Given the importance of humus to soil and plant life, it should be no surprise that chemical farming practices result in devastating, irreversible effects on our bodies. Any good organic farmer will tell you that humus is the source of a plant’s disease resistance. Artificial fertilizers not only fail to restore immunity and fertility to plants and soil, but poison the whole food chain.

By charging recklessly ahead in the name of Manifest Destiny, we have decimated the soil, robbed ourselves of our greatest survival tool, and rendered the human body helpless. By eating food grown in chemically treated, nutritionally devoid soil with low immunity, we are not getting our share of balanced nutrition.

As a greedy superpower, we took over 3.79 million square miles of fertile soil and squandered it. Now the majority of the remaining farmland is home to fields of inedible GMO corn and soy, and filthy factory farms where animals are raised on GMO crops, antibiotics, and hormone injections. And the corporate-governmental Goliaths are working hand over fist to perpetuate the madness that keeps us eating what they feed us.

Now consider this analogy: vaccinations, antibiotics, and synthetic growth hormones are to human tissue and blood what chemical herbicides, pesticides, and fertilizers are to soil. We’ve raped the land, and now we inject poisons into our children’s bodies–denaturing them and causing mutations to their cellular structure and DNA–and call it disease prevention. Yes, companies are getting rich off of this, too.

Our Destiny

We manifested our destiny, no doubt. We are reaping in tears what we sowed in tears. Call it karma or cultural comeuppance, but it’s really just Nature doing her thing. Far from setting out to hurt anyone, she is simply sending the decomposers (pests, fungi, bacteria) to break down that which is not viable so she can self-clean. We are the ones who have created a non-viable cultural organism and living with the consequences: widespread cancer, disease, mental illness, and infertility.

Frank Kafka once said, “You may not destroy someone’s world unless you are prepared to offer a better one.” Sure enough, we’ll have to shimmy our way out of this deadly agricultural system through reeducation and a major reshuffling of our priorities. We need to focus on what works for the earth, water, air, plants, animals, and humans–not what works for satellite dishes, SUVs, Pop-Tarts, and countless other products and technologies that do not generate life.

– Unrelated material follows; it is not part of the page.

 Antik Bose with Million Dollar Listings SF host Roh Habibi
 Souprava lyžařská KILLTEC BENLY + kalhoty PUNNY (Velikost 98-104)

Agricultural health is our health. We cannot separate the two. We need to think not only like scientists, but also like organic farmers to understand how our bodies interact with what we consume. The Renaissance man and woman who will survive and seed the future will have to come home to the basic facts of life: biology.

This land is your land, this land is my land–for better or for worse. We must understand the land before it’s too late, before we lose it forever.